■『21世紀の企業像と経営者、管理者の役割』

今回より、経営コンサルタント「平本靖夫」氏による『21世紀の企業像と経営者、管理者の役割』がスタートいたします。これから企業家を目指す方、管理職の方、若手社員の方、すべてのビジネスマン必見のシリーズです。

毎月1回、全10回のシリーズで連載します。どうぞお楽しみに。




第一回

■はじめに
現在、企業をとりまく経営環境は極めて厳しく混迷の時代でもあります。
不景気、不景気と騒がれていますが、株式上場企業を含む企業の内約3分の1は黒字経営で「勝ち組」と呼ばれ、たくましく未来へ向かって前進していると推測されています。

一方、「負け組」と呼ばれる残りの企業は過去において(バブル期)企業経営の原理にはずれた企業行動をしたか、世の中に役立たないことをし続けたか、いずれも経営能力の不足がまねいた結果であります。27年間の中堅・中小企業の経営コンサルタント歴からの率直な実感であります。

今回の本紙面では、これから企業を創業しようとする起業家、すでに経営にタッチしているが確実な繁栄発展を実現したいと切望している中小企業家、そして企業内にあってよりよい企業経営をしたいと思っている管理者、更によい管理者になりたいと目指している企業内の若手社員向けに10回のシリーズにてお届けいたします。

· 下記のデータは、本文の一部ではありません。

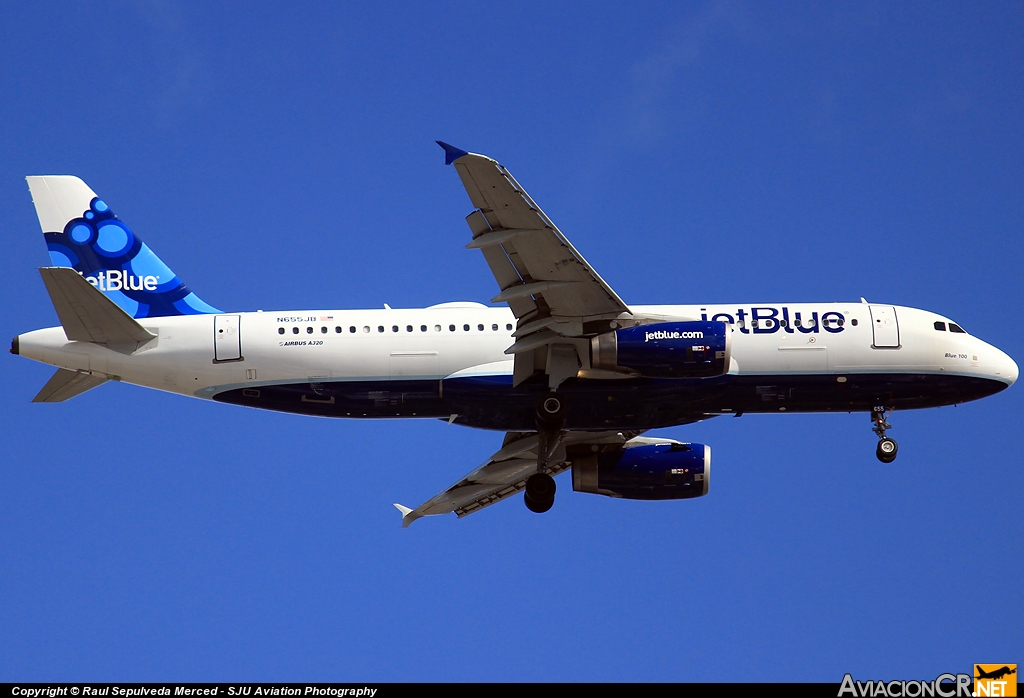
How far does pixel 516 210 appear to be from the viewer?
24.7m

私の自己紹介を少しさせていただきますと、私は実務直結型のコンサルティングを得意としており、執筆出版や研修の講師もよくやらせていただいております。代表的な出版物は「経営計画実戦教本(中経出版)」「理念経営のすすめ方(中央経済社)」等です。

従いまして、これらの本の内容と事例に基づいた話をもとに、企業経営のあり方、経営者・管理者がとるべき意思決定と行動について話を進めてまいりたいと思います。


■今日における企業の役割
現在、企業は数々の経営課題をかかえながらも、その活動に関わる全ての人々にとって、

 1)生活の安定と向上の場であり
 2)自己実現の場であり
 3)コミュニティの場であり
 4)人格向上の場であり
 5)社会貢献の場、です。

企業経営は日々経営課題の連続であります。経営者の悩みの80%は資金対策、つまり”金”の心配と言っても過言ではありません。企業はめまぐるしく変化する経営環境に合わせて、持てる経営資源(人・物・金・情報)を、たゆまなく強化し続けるイノベーション(変革)なくしては生き残れません。

企業は、少なくとも日本では、社会の重要な位置を占めており、もし仕事を失い、雇用を失って生活不安や未来への展望をなくせば、そこにつながる全ての人々の豊かさは失せて、不安と焦燥の生活へと入ってしまいます。

経済的豊かさなくしては、心の平和や豊かさは実現できないのです。それほど、私たちの心と生活に密接にかかわっているのです。ですから企業が「世のため・人のため」になり、業績を向上させ、生活を豊かにすることが求められています。心がければ実現でき、「勝ち組」に入れるのです。


■理念経営とは
この言葉は私の造語ですが、簡単に申しますと「世のため・人のため」を念じて企業経営をするということです。「自分および自分の企業が繁栄することが、同時に社会の繁栄のためでもある」という強い信念のもとに企業経営をすすめます。

近未来の経営環境の適応するためには新商品の開発、新市場の創造、次世代を担う後継者の育成は不可欠です。そして利益を出して自己資金を蓄えるダム型経営を実現することになります。理念経営ではその過程において、人をいかに人らしく遇するか、環境や次世代(未来)を見通しての価値基準を導入して、企業経営が人間社会に真に貢献することを”人間のための社会””人間のための企業”の実現を目指すものです。

企業経営における経営者の意思決定や行動指針について、次回より解説をすすめたいと思います。ありがとうございます。